Max bridged his brief, half-truth answer to a more pleasant topic. “Even though I just told you not to come, everyone here anxiously awaits your arrival next week. You should see the bedroom I’ve prepared for you and Cade. Like an Old South B&B with all that potpourri stuff sitting around in little antique bowls. It’s enough to make anyone break into that magnolia-speak of yours.” And there it came again, finally. Liesl laughter.

“You’ve been on that magnolia kick ever since I’ve known you. Have I ever once swiped at your Yiddish?”

“So, what’s to swipe?” he intoned in his best Tevye accent.

Liesl’s laugh seemed to restore her somehow. “Max, we’ll be there soon. It will be good to decompress with you in Israel before we leave for Nuremberg.
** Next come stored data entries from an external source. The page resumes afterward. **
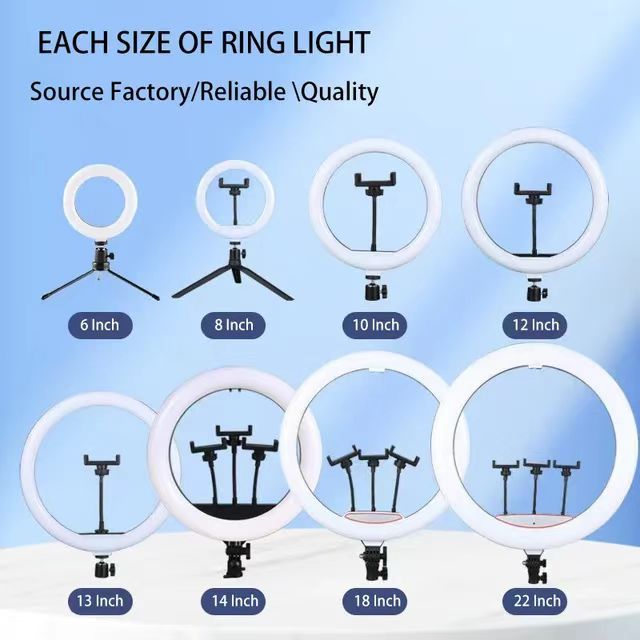 EACH SIZE OF RING LIGHT

Source Factory/Reliable \Quality

6 Inch

8 Inch

10 Inch

12 Inch

13 Inch

14 Inch

18 Inch

22 Inch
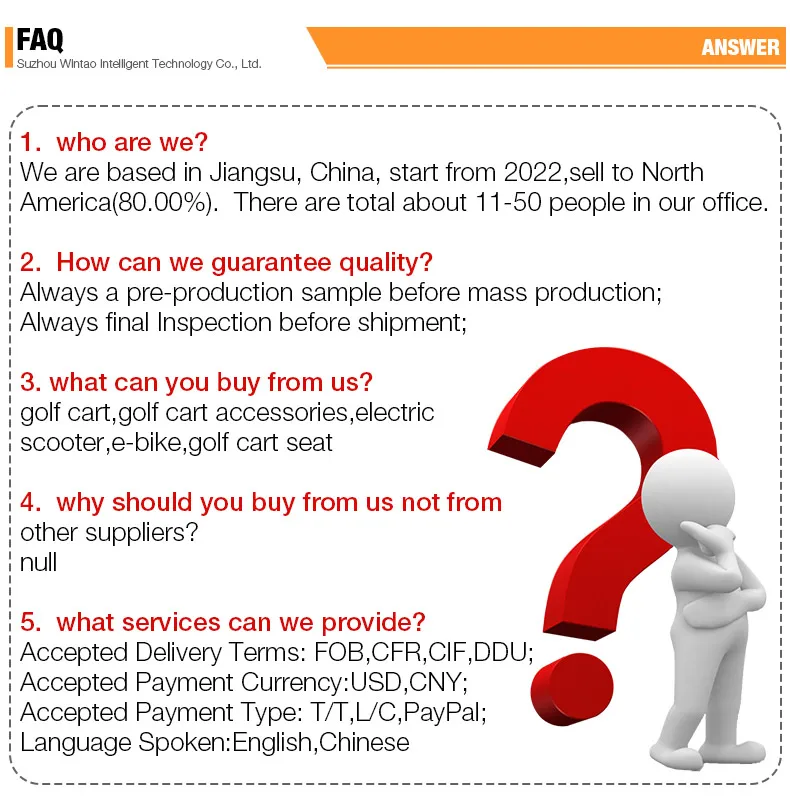 FAQ
Suzhou Wintao Intelligent Technology Co., Ltd.

ANSWER

1. who are we?
We are based in Jiangsu, China, start from 2022,sell to North America(80.00%). There are total about 11-50 people in our office.

2. How can we guarantee quality?
Always a pre-production sample before mass production;
Always final Inspection before shipment;

3. what can you buy from us?
golf cart,golf cart accessories,electric scooter,e-bike,golf cart seat

4. why should you buy from us not from other suppliers?
null

5. what services can we provide?
Accepted Delivery Terms: FOB,CFR,CIF,DDU;
Accepted Payment Currency:USD,CNY;
Accepted Payment Type: T/T,L/C,PayPal;
Language Spoken:English,Chinese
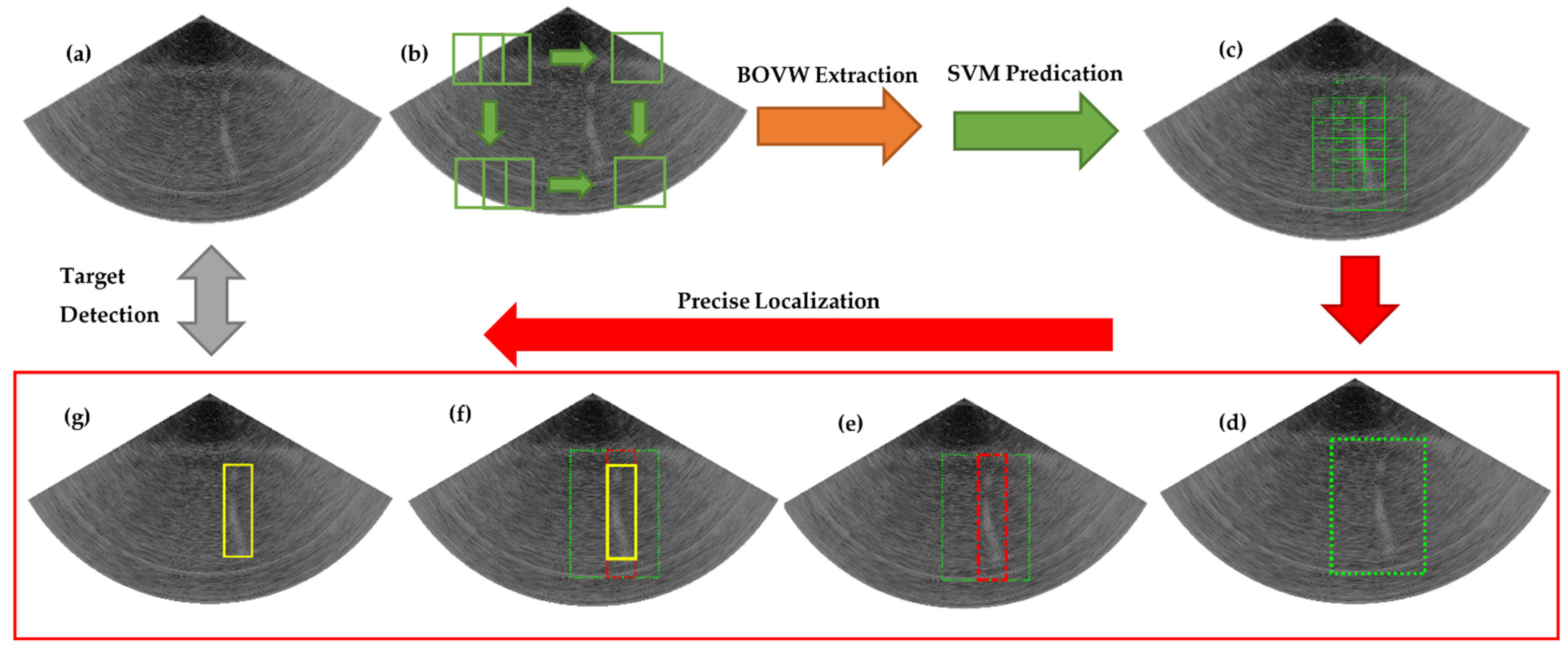 (a)

(b)

BOVW Extraction

SVM Predication

(c)

Target Detection

Precise Localization

(g)

(f)

(e)

(d)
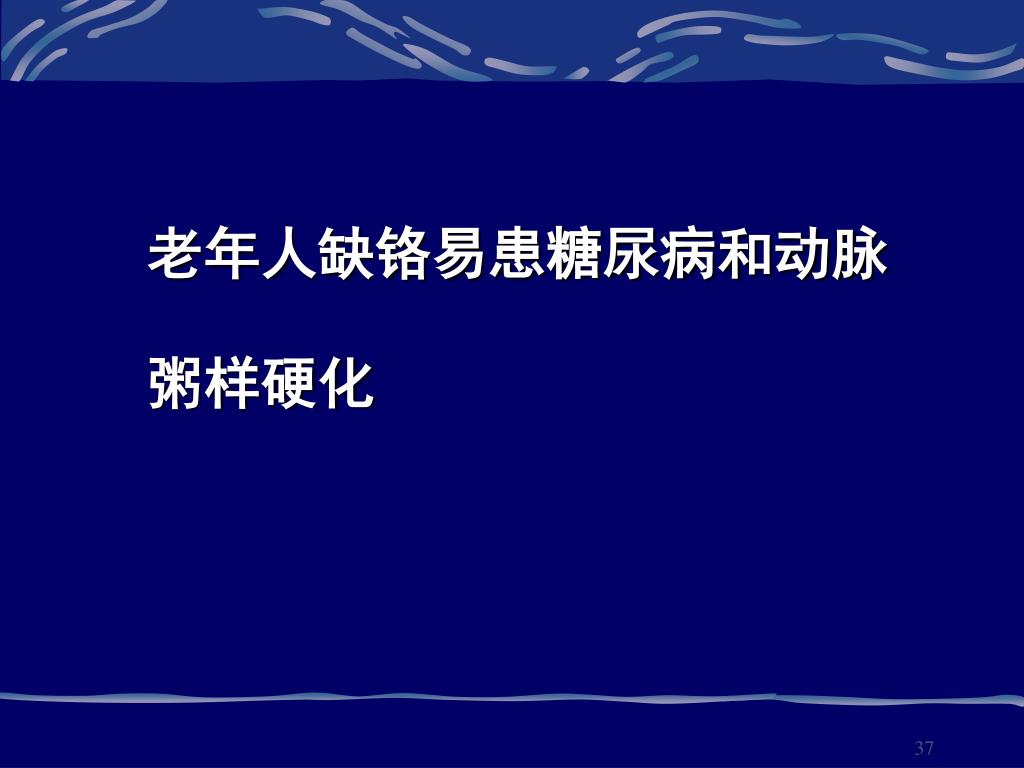 老年人缺铬易患糖尿病和动脉粥样硬化

37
And by the way, is your new friend coming too?”

Max stared at the fireball sunset spread over the horizon and wished he could see into tomorrow, to see if there would be something good to hold onto. Was it Erica? “Yes, she’ll join us.”

“I’m anxious to meet her.”

“I am, too.”

“What do you mean?”

“You don’t know someone in just a few months.” Max heard the back door of the house behind him open and close. He stood up and saw Ben wave him inside. It wasn’t a take-your-time summons, and Max quickly returned the wave.

“Well does she—” Liesl began, but was cut short.

“Liesl, honey, I’m sorry but I’ve got to go. Call me when you and Cade are inbound.”

“Okay, Max. I understand. Give my love to Big Ben and the family. I can’t wait to see you all.”

Max pocketed the phone and sprinted over a low dune toward the house. The sinking sun wasn’t going gently into darkness. Like the spitfire finale of a fireworks display, it lit up the drab little house with an intensity that Max found wholly unsettling. The look on Ben’s face did nothing to dispel the foreboding.